• [Kutipan Teks]:
· · · ·
Termasuk durhaka kepada Allah adalah berbohong. Dengan demikian, tidak mungkin ada malaikat berbohong, seperti hari ini ia mengaku bernama Jibril dan esok harinya atau kemarin mengaku selain Jibril.

  1. bahwa malaikat itu mempunyai sifat malu. Hal ini sebagaimana dijelaskan oleh Nabi:

 “Bagaimana aku tidak malu terhadap seorang laki-laki yang malaikat pun malu terhadapnya”(HR. Muslim).

  1. bahwa malaikat itu merasa sakit (tidak suka, terganggu) dengan hal-hal yang tidak disenangi (makruh) misalnya bau tidak sedap, demikian juga anjing dan patung sebagaimana halnya manusia. Nabi menjelaskan:

 “Barang siapa makan bawang putih, bawang merah, dan bawang bakung, janganlah mendekati masjid kami, karena malaikat merasa sakit (terganggu) dengan hal-hal yang membuat manusia pun merasa sakit”. (HR. Muslim).
· · · ·
• [Data]:
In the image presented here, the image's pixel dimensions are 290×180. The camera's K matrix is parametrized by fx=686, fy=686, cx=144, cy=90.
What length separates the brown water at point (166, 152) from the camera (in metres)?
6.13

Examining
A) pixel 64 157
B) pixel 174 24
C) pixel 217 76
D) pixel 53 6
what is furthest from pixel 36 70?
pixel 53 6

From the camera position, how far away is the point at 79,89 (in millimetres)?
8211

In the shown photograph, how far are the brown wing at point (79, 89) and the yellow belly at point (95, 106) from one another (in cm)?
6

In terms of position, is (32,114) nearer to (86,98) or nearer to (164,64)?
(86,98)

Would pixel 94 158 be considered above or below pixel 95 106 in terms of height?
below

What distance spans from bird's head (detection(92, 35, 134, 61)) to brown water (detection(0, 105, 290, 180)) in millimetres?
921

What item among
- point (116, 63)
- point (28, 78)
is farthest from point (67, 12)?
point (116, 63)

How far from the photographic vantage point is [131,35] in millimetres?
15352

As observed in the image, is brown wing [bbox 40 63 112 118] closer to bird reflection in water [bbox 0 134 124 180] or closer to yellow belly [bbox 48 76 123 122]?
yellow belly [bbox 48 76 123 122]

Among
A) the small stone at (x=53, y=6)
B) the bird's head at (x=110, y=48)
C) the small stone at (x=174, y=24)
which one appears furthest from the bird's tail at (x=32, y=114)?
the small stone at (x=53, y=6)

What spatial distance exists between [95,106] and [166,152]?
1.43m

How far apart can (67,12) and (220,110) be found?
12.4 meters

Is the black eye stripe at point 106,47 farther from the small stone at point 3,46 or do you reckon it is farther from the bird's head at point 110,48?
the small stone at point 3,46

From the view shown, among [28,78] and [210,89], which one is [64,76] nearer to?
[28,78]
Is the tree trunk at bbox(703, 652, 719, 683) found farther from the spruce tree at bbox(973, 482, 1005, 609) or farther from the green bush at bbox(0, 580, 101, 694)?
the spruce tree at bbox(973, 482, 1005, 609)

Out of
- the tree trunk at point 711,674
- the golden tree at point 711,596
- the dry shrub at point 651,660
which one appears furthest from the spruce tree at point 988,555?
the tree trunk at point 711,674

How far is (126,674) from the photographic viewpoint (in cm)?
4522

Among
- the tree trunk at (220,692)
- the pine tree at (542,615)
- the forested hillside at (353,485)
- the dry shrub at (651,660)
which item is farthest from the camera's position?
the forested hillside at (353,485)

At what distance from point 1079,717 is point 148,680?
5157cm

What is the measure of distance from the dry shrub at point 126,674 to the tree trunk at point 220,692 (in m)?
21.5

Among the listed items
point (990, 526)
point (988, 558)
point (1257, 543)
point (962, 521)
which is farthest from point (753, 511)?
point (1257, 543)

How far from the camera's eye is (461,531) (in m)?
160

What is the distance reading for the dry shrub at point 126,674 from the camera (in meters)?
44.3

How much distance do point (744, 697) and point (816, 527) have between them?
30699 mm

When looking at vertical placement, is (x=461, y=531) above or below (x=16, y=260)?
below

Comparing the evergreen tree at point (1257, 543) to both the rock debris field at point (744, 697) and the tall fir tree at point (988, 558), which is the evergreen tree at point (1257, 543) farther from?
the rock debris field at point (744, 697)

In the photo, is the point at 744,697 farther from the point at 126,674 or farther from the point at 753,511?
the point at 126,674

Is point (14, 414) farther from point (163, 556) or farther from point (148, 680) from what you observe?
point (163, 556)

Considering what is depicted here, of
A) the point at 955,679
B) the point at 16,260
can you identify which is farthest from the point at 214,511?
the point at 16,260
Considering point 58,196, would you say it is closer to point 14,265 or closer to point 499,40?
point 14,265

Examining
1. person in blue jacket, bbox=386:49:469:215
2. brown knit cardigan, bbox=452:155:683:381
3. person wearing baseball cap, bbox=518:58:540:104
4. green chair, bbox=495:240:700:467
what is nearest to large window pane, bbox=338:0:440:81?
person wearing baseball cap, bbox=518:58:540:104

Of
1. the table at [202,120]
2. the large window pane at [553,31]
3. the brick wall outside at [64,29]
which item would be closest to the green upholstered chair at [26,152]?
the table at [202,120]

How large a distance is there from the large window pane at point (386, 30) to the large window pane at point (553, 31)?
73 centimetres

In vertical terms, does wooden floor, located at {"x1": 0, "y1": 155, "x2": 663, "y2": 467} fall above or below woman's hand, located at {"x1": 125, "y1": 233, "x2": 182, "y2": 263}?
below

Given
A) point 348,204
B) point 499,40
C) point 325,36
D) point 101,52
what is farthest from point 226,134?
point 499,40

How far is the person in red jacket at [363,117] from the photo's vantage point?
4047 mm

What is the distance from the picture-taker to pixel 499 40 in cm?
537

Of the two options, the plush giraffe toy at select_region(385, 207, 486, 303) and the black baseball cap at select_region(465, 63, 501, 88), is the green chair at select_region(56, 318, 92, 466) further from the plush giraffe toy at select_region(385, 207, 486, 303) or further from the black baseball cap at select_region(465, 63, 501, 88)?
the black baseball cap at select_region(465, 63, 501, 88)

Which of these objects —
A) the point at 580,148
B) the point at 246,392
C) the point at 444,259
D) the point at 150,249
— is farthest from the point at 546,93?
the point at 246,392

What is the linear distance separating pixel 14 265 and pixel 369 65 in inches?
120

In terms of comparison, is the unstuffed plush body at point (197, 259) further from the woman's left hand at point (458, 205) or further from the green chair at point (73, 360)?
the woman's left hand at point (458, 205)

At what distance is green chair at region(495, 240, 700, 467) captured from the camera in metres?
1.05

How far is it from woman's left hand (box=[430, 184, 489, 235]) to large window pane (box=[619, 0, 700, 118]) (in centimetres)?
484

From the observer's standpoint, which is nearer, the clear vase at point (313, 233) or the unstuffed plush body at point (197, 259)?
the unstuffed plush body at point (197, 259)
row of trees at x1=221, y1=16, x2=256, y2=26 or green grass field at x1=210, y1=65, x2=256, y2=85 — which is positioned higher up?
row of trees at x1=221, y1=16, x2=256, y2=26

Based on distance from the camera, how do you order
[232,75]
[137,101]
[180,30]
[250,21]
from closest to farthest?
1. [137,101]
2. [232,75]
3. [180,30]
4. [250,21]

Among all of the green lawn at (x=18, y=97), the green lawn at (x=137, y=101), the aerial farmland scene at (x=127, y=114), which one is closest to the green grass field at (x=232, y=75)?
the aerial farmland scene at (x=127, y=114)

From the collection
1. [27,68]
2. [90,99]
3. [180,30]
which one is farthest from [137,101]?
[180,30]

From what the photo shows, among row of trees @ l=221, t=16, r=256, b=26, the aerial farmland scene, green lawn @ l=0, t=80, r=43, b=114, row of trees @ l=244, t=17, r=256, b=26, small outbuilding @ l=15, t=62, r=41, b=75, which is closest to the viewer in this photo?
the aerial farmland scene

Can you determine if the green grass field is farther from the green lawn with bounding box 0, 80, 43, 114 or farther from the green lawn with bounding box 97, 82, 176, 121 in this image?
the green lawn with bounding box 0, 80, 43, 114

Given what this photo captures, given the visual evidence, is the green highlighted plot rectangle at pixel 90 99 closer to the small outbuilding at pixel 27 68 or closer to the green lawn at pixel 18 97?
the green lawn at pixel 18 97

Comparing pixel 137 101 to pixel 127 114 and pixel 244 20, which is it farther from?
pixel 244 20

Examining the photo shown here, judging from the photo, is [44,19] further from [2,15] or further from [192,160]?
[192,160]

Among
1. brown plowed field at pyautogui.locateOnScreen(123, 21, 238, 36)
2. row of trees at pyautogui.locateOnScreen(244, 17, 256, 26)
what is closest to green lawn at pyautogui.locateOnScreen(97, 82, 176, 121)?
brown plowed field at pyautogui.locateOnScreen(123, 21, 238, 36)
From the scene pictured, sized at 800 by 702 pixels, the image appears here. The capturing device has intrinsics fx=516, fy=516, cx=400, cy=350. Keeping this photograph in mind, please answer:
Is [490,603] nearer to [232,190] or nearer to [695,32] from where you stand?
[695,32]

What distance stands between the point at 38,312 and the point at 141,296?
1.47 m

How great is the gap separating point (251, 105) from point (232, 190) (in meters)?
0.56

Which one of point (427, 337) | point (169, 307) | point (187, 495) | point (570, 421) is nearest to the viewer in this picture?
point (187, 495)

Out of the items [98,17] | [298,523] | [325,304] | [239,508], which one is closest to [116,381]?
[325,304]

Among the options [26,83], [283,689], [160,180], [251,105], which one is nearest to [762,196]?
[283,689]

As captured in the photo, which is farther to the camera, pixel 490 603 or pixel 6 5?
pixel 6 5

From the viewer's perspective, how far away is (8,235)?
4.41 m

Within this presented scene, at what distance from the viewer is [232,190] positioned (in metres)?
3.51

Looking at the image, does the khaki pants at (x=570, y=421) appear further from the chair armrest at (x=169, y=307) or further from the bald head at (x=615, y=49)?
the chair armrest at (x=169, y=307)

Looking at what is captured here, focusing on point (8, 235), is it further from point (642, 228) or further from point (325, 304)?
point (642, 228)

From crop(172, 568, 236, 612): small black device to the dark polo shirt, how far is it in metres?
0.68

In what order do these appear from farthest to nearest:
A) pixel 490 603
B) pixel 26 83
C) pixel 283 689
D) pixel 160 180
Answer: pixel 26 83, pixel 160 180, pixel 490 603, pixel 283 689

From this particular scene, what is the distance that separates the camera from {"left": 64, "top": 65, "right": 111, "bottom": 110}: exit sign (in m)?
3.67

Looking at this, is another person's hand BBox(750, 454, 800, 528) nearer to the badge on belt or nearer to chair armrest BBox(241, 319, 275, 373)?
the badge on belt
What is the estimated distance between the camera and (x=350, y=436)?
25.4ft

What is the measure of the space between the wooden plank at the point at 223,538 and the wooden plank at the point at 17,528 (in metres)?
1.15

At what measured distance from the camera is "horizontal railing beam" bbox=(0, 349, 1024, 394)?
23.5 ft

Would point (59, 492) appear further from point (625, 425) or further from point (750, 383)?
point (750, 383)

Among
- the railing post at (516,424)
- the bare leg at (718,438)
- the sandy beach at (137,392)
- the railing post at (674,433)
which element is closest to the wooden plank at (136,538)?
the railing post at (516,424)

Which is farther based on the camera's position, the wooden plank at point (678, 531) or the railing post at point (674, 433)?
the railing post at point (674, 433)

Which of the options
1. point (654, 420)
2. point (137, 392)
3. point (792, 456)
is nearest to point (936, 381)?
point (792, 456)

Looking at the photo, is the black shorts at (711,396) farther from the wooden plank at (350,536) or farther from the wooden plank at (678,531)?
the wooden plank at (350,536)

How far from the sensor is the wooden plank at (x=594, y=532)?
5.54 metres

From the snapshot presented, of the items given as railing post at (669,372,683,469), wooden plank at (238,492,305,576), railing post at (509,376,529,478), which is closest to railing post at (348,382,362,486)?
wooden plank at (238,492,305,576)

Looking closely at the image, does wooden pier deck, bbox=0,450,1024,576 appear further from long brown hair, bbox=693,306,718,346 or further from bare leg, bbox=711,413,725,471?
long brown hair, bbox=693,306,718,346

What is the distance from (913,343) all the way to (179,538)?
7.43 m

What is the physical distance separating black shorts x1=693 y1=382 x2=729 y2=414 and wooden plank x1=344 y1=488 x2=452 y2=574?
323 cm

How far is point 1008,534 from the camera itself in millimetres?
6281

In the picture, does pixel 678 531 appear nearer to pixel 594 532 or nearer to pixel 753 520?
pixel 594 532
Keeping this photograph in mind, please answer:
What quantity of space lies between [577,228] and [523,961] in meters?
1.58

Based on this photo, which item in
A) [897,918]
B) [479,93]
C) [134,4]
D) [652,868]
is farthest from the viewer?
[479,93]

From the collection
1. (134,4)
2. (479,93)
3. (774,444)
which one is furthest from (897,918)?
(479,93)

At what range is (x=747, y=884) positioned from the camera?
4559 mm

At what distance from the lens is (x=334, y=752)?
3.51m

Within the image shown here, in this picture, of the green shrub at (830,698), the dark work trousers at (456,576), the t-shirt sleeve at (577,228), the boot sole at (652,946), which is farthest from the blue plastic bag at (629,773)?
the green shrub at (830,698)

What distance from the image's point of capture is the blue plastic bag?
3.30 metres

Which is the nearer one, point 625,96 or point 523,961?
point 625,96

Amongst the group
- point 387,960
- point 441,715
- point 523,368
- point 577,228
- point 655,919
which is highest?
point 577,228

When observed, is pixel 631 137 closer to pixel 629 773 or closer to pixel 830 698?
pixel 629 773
· · · ·
• [Tantangan]:
(a) Ubah bagian teks tentang sifat malaikat yang dimulai pada kata-kata "Termasuk durhaka kepada" dan berakhir setelah "mengaku selain Jibril." dengan mengganti "berbohong" menjadi "berdusta".
(b) Jawablah pertanyaan berikut berdasarkan teks tentang sifat malaikat.
(i) Nama apa yang dipakai sebagai contoh pengakuan malaikat dalam teks itu?
(ii) Hewan apa yang disebut membuat malaikat merasa sakit atau terganggu?
(iii) Siapa yang dilarang mendekati masjid menurut sabda Nabi yang dikutip?
(c) Terjemahkan kalimat "Termasuk durhaka kepada Allah adalah berbohong." dari teks tentang sifat malaikat ke dalam bahasa Inggris.

• [Jawaban per Tugas]:
(a)
Termasuk durhaka kepada Allah adalah berdusta. Dengan demikian, tidak mungkin ada malaikat berdusta, seperti hari ini ia mengaku bernama Jibril dan esok harinya atau kemarin mengaku selain Jibril.

(b)
(i) Jibril.
(ii) Anjing.
(iii) Orang yang makan bawang putih, bawang merah, dan bawang bakung.

(c) Lying is among the acts of disobedience to Allah.